Under Trump, U.S. Manufacturing Suffers Its Largest Contraction In A Decade
President Donald Trump lashed out at the Federal Reserve again on Tuesday, after the Institute for Supply Management reported a contraction in manufacturing this week.
According to CNBC, the ISM manufacturing reading fell to 47.8 for September — the weakest reading in ten years.
Trump blamed the Fed for the downturn, tweeting that Fed Chair Jerome Powell and the central bank “have allowed the Dollar to get so strong, especially relative to ALL other currencies, that our manufacturers are being negatively affected.”
The president also complained again that interest rates are “too high,” adding, “They are their own worst enemies, they don’t have a clue. Pathetic!”

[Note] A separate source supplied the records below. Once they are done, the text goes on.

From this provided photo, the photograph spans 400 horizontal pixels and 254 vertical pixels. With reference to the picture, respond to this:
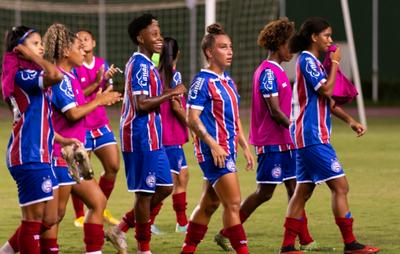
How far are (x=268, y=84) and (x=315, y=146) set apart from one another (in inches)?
28.0

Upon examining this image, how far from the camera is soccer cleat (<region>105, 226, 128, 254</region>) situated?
30.5 ft

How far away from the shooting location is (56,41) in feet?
27.6

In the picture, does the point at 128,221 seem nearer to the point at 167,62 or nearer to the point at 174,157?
the point at 174,157

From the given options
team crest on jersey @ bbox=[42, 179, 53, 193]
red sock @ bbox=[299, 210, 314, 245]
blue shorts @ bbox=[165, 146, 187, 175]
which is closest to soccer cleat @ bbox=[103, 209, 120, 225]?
blue shorts @ bbox=[165, 146, 187, 175]

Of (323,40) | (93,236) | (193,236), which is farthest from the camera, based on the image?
(323,40)

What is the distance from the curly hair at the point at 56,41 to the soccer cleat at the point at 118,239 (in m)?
1.67

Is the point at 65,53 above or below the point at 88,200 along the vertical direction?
above

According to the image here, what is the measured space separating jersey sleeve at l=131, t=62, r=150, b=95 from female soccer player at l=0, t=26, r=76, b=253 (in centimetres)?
137

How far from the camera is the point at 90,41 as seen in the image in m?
11.1

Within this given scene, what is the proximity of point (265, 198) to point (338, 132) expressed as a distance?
13.8 metres

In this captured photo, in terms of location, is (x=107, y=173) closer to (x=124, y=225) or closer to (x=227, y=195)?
(x=124, y=225)

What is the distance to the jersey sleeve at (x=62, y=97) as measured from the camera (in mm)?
8164


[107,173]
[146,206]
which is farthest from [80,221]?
[146,206]

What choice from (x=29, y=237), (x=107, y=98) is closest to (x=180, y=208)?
(x=107, y=98)
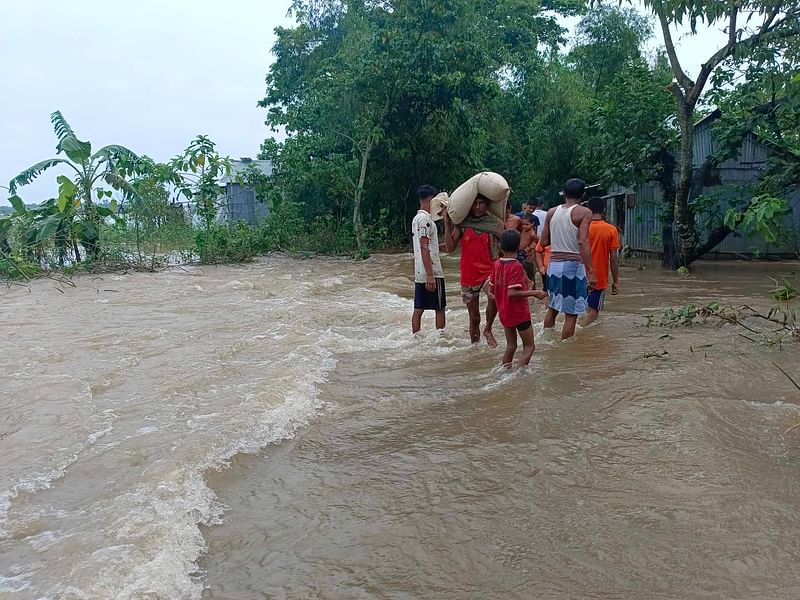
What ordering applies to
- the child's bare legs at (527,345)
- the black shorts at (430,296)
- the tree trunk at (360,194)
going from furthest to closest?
1. the tree trunk at (360,194)
2. the black shorts at (430,296)
3. the child's bare legs at (527,345)

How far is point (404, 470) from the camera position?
368 cm

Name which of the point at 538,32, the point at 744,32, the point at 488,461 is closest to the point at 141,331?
the point at 488,461

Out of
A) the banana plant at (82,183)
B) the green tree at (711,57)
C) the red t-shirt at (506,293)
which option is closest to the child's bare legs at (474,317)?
the red t-shirt at (506,293)

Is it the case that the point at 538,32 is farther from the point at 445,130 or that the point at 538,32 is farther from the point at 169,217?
the point at 169,217

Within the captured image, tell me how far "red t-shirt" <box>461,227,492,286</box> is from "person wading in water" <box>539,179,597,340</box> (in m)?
0.59

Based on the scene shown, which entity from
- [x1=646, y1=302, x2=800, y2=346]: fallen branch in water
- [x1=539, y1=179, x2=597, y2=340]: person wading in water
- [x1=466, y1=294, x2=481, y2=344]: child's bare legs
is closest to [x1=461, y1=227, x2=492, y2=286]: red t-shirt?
[x1=466, y1=294, x2=481, y2=344]: child's bare legs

But Timothy Fiore, chair of the ISM Manufacturing Business Survey Committee, said in a statement that “Global trade remains the most significant issue as demonstrated by the contraction in new export orders that began in July 2019.”

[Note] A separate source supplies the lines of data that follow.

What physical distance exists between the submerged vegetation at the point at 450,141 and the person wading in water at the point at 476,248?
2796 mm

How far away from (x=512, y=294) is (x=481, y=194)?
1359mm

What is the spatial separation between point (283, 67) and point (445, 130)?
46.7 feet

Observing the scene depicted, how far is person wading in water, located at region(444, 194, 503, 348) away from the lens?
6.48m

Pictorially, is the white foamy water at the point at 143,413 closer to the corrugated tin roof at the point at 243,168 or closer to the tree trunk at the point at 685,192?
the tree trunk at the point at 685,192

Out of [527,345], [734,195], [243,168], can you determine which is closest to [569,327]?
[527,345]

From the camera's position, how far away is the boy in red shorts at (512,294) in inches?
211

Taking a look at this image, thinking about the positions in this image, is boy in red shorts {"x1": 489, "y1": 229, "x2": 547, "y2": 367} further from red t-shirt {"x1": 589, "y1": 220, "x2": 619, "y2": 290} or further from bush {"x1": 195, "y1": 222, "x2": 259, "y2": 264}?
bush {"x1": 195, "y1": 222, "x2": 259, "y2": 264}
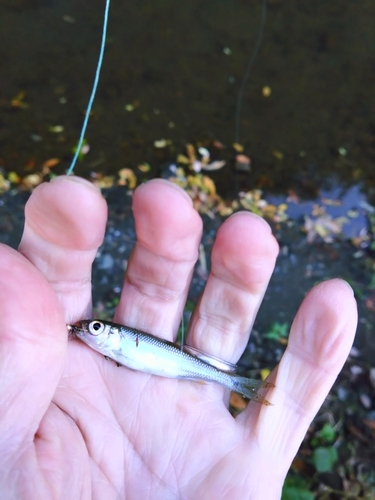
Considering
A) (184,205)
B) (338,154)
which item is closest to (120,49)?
(338,154)

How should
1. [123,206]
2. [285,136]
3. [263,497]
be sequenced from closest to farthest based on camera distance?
[263,497], [123,206], [285,136]

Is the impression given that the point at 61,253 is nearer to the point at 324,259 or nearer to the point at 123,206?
the point at 123,206

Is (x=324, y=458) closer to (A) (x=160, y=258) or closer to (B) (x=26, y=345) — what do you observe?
(A) (x=160, y=258)

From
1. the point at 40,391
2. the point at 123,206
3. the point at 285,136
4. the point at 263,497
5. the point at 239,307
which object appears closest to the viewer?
the point at 40,391

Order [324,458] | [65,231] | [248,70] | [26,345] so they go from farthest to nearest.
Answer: [248,70], [324,458], [65,231], [26,345]

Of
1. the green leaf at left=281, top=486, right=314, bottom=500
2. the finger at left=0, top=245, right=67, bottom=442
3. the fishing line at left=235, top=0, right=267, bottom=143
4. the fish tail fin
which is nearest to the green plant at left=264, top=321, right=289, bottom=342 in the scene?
the green leaf at left=281, top=486, right=314, bottom=500

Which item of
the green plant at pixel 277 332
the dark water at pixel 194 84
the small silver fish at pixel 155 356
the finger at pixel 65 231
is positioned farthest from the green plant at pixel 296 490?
the dark water at pixel 194 84

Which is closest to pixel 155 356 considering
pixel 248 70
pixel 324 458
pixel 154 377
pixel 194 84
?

“Overall, sentiment this month remains cautious regarding near-term growth,” he wrote.
Trump has preferred to focus blame on the Federal Reserve for months now, repeatedly claiming the “the central bank bears the blame for any slowdown rather than his own policies.”
CNBC noted, however, that the value of the U.S. dollar also plays a role: “The dollar index, which measures the U.S. currency against a basket of global currencies, has climbed more than 3% this year and sits near its highest level since mid-2017.”
A stronger dollar makes American-manufactured goods more expensive overseas.